We've had multiple loss of access to our publisher as the load simply skyrockets and the httpd process is completely hammered by the WebAuths. Here is the configuration we have :
C2000 x 3
1x Publisher
2x Subscribers
All load-balanced across the servers. InsightDB only on a single subscriber as, again, low being an issue.
Since httpd is used for WebUI and OnGUard, is it recommended to have the Publisher node do the smaller lifting(TACACS,Management) and leave Radius/Webauth to the subscribers?
I am unsure if the newer versions are more taxing on the servers or it is simply bugs, but we have come across 2-3 times in the last few weeks where our WebUI is almost non-responsive, the server rejects TACACS because of load and we are unable to do anything since we can't access the WebUI.
Thinking of the Wireless controller approach, we thought maybe it would be a good idea to completely remove WebAuth from the Publisher so that it would never impact the HTTPD process and move TACACS only to that server for now. Typically, the servers are stable and don't tend to crash, but since this version (6.7.9 now) we have had some load issues that caused short outages and today we had a 9 hour long call with TAC to regain access to the publisher since it lost it during the weekend and after the 24 hour period, the subscribers became Publishers... everything went bad.
Everything is back now, but if feels as though this will repeat again unless we modify the current setup.

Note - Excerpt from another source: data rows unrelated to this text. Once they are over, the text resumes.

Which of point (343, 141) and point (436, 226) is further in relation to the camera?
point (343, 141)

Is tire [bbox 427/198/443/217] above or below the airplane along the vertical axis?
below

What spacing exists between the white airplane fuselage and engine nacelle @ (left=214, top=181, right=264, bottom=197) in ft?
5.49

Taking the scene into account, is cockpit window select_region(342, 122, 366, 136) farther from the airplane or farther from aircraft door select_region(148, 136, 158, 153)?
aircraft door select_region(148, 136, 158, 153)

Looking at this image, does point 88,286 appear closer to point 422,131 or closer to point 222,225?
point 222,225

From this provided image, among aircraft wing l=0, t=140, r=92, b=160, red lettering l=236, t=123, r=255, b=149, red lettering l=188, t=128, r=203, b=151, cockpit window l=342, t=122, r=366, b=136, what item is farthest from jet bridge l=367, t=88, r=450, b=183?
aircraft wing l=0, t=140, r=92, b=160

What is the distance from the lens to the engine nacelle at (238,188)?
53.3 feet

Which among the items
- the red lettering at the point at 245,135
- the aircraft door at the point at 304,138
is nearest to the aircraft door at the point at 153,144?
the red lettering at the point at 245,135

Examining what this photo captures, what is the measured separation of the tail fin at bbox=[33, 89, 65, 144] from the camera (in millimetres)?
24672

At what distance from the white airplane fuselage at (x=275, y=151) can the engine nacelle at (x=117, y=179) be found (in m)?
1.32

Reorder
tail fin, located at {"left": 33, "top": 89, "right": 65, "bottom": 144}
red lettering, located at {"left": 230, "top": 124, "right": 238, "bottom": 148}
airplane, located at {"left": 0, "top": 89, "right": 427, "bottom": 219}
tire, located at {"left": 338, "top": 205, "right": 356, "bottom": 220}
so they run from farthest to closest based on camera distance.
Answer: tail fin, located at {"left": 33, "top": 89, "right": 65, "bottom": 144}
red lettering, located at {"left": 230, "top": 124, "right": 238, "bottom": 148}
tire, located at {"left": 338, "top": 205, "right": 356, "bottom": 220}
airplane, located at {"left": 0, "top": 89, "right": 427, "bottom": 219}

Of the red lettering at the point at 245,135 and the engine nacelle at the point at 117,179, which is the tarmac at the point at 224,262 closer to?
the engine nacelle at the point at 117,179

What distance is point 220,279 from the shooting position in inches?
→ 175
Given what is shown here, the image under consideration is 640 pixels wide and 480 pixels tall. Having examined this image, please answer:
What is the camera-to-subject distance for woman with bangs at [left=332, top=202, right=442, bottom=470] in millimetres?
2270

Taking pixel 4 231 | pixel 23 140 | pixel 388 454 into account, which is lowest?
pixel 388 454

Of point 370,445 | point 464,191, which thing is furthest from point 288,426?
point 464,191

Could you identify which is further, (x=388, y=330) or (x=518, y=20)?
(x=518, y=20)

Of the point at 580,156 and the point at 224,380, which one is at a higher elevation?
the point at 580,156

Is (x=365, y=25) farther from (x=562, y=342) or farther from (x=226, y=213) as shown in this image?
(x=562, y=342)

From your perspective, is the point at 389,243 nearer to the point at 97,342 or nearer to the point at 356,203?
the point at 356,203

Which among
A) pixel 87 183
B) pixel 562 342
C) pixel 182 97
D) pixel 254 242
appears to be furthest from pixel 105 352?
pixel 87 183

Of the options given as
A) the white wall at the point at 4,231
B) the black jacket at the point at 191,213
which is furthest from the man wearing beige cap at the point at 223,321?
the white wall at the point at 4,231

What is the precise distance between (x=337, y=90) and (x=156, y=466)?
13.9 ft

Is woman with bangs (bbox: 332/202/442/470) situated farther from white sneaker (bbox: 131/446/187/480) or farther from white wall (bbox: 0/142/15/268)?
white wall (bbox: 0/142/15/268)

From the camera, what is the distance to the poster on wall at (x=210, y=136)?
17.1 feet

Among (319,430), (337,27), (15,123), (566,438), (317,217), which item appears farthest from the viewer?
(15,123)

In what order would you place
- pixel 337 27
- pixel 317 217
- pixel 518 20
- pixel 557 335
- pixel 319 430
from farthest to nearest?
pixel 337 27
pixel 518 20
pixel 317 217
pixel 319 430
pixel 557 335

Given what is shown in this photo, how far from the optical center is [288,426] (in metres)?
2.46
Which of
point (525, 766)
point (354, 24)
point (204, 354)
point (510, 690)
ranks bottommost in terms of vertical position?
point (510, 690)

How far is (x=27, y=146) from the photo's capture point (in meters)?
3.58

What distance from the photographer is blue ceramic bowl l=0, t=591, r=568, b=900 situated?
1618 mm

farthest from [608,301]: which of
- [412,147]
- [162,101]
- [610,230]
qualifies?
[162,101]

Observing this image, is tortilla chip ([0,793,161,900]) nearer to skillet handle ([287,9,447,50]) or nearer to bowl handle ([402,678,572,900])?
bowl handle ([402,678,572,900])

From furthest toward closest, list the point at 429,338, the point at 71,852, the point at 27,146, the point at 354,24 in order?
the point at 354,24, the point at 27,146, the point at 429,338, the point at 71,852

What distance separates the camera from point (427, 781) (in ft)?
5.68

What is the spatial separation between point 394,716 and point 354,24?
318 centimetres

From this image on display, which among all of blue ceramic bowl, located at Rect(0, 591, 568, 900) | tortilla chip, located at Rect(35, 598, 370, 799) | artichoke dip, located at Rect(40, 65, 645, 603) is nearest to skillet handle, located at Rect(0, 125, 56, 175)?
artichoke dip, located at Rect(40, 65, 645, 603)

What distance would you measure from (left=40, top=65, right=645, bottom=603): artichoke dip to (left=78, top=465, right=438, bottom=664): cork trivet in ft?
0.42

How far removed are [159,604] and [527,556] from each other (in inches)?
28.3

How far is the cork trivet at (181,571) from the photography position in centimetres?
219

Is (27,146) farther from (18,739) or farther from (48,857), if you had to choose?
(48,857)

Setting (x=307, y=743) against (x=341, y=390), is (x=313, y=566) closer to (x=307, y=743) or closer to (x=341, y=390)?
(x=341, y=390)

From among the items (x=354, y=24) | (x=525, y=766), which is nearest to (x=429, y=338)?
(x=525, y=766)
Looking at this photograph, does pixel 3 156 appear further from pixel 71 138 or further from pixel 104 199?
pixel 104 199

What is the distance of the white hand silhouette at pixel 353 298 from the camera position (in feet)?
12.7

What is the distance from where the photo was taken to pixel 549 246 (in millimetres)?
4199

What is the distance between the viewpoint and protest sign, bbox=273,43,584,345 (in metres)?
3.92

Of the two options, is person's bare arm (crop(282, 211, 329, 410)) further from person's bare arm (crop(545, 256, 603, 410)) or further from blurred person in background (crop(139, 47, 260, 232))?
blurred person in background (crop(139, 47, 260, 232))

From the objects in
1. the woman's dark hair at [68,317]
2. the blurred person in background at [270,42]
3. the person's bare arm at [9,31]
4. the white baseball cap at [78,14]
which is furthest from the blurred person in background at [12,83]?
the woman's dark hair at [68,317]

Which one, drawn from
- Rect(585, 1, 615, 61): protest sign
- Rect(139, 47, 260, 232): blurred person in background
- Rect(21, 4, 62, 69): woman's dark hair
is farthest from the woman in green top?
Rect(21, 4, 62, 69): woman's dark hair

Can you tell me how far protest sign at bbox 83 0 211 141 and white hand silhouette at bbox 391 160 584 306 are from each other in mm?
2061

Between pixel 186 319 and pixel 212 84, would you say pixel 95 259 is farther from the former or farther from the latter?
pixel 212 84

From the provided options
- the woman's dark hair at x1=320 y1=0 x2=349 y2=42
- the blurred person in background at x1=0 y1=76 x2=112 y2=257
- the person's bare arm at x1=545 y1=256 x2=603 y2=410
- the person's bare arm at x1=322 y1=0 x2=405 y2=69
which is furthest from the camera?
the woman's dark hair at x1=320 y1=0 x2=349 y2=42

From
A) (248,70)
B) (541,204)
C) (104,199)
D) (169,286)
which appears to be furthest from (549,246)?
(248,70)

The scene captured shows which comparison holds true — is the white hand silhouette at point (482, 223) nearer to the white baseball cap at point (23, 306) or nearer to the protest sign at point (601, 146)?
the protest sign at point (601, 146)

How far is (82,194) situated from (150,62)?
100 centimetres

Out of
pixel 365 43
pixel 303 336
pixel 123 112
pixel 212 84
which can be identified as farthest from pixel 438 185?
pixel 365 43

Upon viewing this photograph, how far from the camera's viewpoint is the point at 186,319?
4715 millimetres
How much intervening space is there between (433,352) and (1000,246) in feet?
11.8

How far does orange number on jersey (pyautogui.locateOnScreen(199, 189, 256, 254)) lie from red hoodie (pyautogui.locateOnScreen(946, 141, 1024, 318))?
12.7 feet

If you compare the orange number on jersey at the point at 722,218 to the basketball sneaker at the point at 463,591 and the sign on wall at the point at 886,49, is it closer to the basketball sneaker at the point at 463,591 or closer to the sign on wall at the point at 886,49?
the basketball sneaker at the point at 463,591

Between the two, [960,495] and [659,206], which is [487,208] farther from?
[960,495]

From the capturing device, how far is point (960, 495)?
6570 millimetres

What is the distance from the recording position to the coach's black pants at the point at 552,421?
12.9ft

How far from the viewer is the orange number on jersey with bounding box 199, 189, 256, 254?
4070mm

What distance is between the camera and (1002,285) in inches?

We may be looking into adding a 4th node to split the load even more and have a failover publisher and TACACS redundancy, but that is down the road.
All this to ask.. is the typical design to have the publisher act like a Master controller and leave the grunt work to the Subscribers? I never came across this in the past as OnGuard was never in play and so the HTTPD process was not taxed the way it is now.
We have around 4000 devices, probably 1500-1700 concurrent.
Any insight would be appreciated.